This is definitely on the top ten list of my all-time favorite dishes. Aside from the uniquely rich yet delicate flavor of milkfish, I just love how the lemony hint of ginger, the pungency of garlic, the subtle heat of jalapenos, and the natural sweetness of pineapples come down together into a beautiful syrupy glaze that just makes the fish taste so much fresher.
The flavors in this poaching liquid just work so well together that it does work for a lot of other options aside from milkfish. I've tried it with mackerel, tuna, swordfish. . . a lot more, really. In fact, it works well with pork and chicken too.
Start with a good size of milkfish. Milkfish is a relatively bony fish so getting a good size will give you a better bone to flesh ratio. Honestly, I really don't mind this structure because I find the taste of milkfish really rewarding despite all the hassles of picking out those bones.

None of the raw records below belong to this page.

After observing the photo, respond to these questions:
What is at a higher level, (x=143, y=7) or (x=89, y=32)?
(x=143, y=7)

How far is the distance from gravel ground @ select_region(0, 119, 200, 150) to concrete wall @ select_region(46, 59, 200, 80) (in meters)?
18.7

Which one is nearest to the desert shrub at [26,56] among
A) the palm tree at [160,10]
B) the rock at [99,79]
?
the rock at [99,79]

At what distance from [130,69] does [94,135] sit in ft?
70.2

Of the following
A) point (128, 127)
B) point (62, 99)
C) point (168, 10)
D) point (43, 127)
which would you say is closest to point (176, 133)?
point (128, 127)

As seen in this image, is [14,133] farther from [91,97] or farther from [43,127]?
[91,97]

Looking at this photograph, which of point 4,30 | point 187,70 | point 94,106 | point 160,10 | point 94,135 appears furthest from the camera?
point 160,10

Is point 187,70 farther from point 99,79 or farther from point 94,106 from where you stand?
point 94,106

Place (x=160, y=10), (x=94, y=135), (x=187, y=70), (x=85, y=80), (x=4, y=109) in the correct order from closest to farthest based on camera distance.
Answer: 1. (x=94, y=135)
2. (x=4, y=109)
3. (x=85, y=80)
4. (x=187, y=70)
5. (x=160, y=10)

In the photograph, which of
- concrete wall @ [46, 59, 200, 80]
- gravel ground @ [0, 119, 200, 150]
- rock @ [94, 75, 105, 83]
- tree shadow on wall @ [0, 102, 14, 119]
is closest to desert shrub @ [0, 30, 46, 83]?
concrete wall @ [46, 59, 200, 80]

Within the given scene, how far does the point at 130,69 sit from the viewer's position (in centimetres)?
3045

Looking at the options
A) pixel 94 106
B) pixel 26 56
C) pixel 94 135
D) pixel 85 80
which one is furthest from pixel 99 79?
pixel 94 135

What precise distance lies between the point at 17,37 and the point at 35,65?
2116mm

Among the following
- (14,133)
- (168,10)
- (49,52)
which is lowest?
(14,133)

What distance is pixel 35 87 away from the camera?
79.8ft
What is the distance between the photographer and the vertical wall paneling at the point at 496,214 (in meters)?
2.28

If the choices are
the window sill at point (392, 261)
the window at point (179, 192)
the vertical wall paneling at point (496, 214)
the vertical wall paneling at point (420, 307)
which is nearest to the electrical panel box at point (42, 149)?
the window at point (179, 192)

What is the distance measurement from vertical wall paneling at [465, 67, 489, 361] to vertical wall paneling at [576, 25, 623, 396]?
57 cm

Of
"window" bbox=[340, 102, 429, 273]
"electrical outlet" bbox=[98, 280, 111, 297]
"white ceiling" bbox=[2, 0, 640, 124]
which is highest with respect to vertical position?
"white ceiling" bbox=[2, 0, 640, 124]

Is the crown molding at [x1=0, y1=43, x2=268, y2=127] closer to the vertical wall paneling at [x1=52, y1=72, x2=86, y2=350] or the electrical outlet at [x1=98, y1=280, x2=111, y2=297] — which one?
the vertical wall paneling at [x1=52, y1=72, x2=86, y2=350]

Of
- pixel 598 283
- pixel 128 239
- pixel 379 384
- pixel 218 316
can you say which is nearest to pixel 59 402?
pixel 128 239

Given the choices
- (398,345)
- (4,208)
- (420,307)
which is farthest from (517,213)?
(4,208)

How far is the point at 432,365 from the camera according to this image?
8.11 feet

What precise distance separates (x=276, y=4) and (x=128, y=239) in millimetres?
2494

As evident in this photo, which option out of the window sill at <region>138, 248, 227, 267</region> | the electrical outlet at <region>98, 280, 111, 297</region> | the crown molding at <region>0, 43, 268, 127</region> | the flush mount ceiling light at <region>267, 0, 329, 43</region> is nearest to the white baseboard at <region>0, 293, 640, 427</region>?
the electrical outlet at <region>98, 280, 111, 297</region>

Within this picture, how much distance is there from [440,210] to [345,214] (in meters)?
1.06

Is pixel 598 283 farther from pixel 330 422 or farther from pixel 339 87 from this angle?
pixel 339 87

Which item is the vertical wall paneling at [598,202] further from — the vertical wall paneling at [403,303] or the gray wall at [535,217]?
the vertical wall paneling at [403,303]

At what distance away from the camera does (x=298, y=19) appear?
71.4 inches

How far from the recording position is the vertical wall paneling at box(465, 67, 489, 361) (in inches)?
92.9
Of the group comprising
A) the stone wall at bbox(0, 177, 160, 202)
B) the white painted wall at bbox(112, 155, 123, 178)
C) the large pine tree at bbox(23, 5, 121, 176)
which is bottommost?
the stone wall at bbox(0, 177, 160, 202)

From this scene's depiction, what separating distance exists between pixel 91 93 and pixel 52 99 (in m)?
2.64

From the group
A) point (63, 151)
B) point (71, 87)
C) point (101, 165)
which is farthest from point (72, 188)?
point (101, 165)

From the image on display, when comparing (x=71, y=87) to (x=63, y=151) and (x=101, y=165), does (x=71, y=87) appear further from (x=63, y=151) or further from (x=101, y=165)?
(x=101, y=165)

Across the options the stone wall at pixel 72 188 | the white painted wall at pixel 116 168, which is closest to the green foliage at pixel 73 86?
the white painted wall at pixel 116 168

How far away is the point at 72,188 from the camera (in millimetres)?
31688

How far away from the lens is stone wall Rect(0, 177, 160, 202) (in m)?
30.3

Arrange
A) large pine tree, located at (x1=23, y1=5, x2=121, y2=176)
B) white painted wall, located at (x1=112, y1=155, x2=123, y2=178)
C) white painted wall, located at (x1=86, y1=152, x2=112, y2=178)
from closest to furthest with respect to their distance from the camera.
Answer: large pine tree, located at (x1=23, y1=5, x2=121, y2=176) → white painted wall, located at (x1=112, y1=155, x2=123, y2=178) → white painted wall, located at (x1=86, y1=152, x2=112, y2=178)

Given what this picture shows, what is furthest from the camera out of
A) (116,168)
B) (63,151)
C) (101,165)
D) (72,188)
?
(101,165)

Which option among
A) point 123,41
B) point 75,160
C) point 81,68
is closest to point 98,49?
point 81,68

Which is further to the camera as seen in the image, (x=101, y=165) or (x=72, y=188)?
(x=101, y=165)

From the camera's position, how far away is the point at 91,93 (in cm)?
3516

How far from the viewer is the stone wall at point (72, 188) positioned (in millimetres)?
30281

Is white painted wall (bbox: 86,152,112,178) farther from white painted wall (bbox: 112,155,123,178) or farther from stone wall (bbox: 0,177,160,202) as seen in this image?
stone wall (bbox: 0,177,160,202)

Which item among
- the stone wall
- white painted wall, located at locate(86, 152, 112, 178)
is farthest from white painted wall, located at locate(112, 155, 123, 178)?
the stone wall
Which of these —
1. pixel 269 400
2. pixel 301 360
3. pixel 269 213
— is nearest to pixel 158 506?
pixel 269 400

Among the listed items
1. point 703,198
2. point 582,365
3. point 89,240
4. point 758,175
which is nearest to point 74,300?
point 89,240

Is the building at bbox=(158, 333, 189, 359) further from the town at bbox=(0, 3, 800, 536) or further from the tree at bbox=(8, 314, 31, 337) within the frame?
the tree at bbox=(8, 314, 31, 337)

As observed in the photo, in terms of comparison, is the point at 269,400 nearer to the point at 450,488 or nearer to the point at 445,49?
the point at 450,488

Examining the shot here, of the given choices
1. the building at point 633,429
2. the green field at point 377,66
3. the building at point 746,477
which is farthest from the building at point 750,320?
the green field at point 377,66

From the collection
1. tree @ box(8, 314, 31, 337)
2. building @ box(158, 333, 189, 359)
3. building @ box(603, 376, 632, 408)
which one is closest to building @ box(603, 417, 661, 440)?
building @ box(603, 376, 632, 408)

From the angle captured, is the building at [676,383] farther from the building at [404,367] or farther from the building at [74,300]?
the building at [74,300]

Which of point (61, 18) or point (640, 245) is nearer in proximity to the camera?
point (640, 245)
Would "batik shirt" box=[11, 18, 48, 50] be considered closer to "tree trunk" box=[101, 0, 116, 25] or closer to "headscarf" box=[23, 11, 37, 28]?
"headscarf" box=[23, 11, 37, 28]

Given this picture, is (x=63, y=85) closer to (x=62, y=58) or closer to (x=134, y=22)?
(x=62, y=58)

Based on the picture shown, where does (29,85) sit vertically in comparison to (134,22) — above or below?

Most of you may want an easier meal and wish to use a fleshier fish. Go ahead. Try this with jack, mackerel, tuna, or milkfish fillets which should not that be too hard to find. You can find troncons, or butterflied cuts of milkfish, deboned, in the frozen fish section of most grocery stores.

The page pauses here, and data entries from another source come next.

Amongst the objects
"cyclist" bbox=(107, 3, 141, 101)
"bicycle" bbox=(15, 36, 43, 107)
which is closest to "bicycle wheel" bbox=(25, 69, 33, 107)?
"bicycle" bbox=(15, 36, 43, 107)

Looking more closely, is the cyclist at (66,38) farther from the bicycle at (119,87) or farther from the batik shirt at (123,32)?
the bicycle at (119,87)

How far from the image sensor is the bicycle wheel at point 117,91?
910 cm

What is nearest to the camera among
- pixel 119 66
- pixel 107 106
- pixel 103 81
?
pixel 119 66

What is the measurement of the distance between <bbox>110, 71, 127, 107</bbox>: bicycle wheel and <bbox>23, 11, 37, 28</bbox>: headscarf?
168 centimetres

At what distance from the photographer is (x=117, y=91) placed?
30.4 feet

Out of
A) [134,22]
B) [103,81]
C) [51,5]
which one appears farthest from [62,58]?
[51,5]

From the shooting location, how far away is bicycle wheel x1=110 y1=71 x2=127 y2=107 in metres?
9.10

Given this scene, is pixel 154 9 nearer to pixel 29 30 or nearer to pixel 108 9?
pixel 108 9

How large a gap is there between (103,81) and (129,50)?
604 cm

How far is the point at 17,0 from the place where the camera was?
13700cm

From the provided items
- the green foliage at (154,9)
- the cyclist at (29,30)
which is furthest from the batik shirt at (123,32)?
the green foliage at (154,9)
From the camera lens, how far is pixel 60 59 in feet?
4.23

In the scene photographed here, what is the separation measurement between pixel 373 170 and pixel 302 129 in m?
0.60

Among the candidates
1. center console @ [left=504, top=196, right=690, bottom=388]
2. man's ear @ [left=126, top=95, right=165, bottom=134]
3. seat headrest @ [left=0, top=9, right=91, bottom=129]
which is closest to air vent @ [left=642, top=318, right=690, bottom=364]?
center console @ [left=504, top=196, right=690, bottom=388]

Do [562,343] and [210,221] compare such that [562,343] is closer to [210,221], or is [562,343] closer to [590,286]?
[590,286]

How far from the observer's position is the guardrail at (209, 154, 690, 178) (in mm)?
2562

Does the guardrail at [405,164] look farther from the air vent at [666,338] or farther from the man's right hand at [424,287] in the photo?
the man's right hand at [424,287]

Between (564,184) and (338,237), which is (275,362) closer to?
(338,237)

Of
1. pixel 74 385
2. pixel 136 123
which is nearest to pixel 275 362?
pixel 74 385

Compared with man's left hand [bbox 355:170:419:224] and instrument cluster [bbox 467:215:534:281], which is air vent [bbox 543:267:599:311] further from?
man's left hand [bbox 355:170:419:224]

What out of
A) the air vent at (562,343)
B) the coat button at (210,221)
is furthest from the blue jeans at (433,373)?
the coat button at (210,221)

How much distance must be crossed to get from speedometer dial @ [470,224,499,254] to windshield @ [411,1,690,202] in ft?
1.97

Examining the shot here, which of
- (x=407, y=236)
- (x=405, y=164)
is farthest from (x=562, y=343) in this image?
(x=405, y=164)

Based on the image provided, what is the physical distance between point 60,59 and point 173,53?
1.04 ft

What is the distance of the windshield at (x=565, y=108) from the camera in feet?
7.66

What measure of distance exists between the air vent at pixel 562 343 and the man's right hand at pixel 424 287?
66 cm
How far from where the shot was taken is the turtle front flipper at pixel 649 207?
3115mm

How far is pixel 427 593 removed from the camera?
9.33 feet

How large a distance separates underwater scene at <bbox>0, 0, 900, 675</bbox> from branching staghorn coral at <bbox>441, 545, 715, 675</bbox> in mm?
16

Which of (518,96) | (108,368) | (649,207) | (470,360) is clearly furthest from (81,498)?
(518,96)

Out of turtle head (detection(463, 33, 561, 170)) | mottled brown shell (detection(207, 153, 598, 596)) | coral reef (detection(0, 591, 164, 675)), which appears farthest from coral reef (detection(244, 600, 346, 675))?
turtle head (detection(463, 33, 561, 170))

Get the garlic and ginger into a fine mince to get the most out of their flavor. You may chop those chilis too but leaving them whole gives you a wonderful peppery flavor without too much of the heat. Finally, go for whole to slightly cracked black peppercorns so you can easily pick them out of the glaze later. You'll want that pungent flavor and aroma from them but you wouldn't want tiny specks of pepper ruining that syrupy glaze in the end.
Here's a tip for keeping that glaze spotless for serving: get all those aromatics in a spice sachet or a tied-up coffee filter that you can easily pick out right at the end of cooking.
Get all those aromatics at the bottom of the pot together with the chunks of pineapple, pineapple juice, and white vinegar. This layer of ingredients shall serve as a bed that'll keep the skin of the milkfish from sticking to your pot.
Don't pour in any other liquid yet, not until you get the fish in. Arrange the fish on top of the aromatics then pour in just enough water until the level of liquid in your pot reaches half the height of the fish. Doing so will keep your fish poaching instead of boiling, which is a rather harsh cooking method that could easily break its flesh. ==> My Current Favorite Slow Cooker
Leave your pot for about 4-5 hours on a low heat setting and the milkfish should come out perfectly moist and tender but still firm.
Depending on the amount of liquid that you've used, you may need to take that poaching liquid to reduce further over the stove. It'll be good to dig in straight out of the pot, but allowing those natural pineapple sugars thicken into a thin syrup will be so much more rewarding.
Finally, adjust for seasoning with some salt, or much better, some good Thai fish sauce.